Sunny and the Mysteries of Osisi
“You seem to keep forgetting that you are talking about my brother and my good friend,” Sunny snapped. “These aren’t just two random boys.”
“I know, I know.” She paused and then said, “I don’t know.”
“You don’t know what you’re going to do?”
“No,” Chichi said, growing serious. “I like them both. Wish I had it easy like you. You and Orlu are made for each other.”
“I don’t know about that,” Sunny said quietly.
Chichi smiled and shook her head.
“So you’ve been to see Mr. Mohammed’s wife,” Sunny said.
“Call him Alhaji Mohammed; he made his pilgrimage a few weeks ago,” Chichi said.
“Oh,” Sunny said. “That’s why that other guy was managing the bookstore for so long.”
“I happened to be there the Sunday he returned,” Chichi said. “It was crazy. He was actually giving discounts on books… Well, for a few hours.”

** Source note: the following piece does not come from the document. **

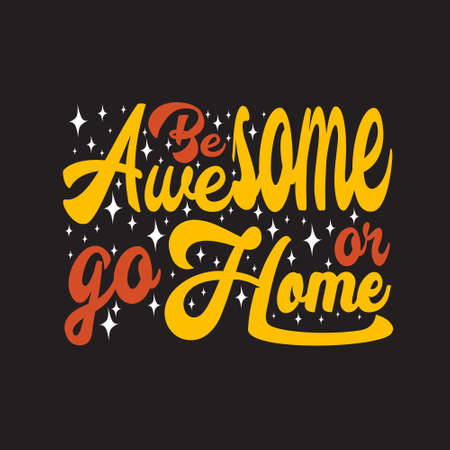 Inspiring Quote. Be awesome or go home.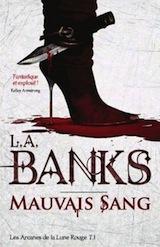 Banks, Leslie Esdaile. Les Arcanes de la Lune Rouge tome 1. Mauvais sang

They both laughed. Alhaji Mohammed was a businessman to the bone, hajj or not.
“But yes, I’ve been to see Bola,” Chichi said. “With my mother once, some years ago.”
“What for?”
“We can talk about that some other time.” She looked at Sunny unsmilingly. Then Chichi’s smile came back. “Bola Yusuf. They call her ‘the woman with the breasts down to here.’” She gestured with her hands to mid-waist level. “She is an Owumiri initiate.”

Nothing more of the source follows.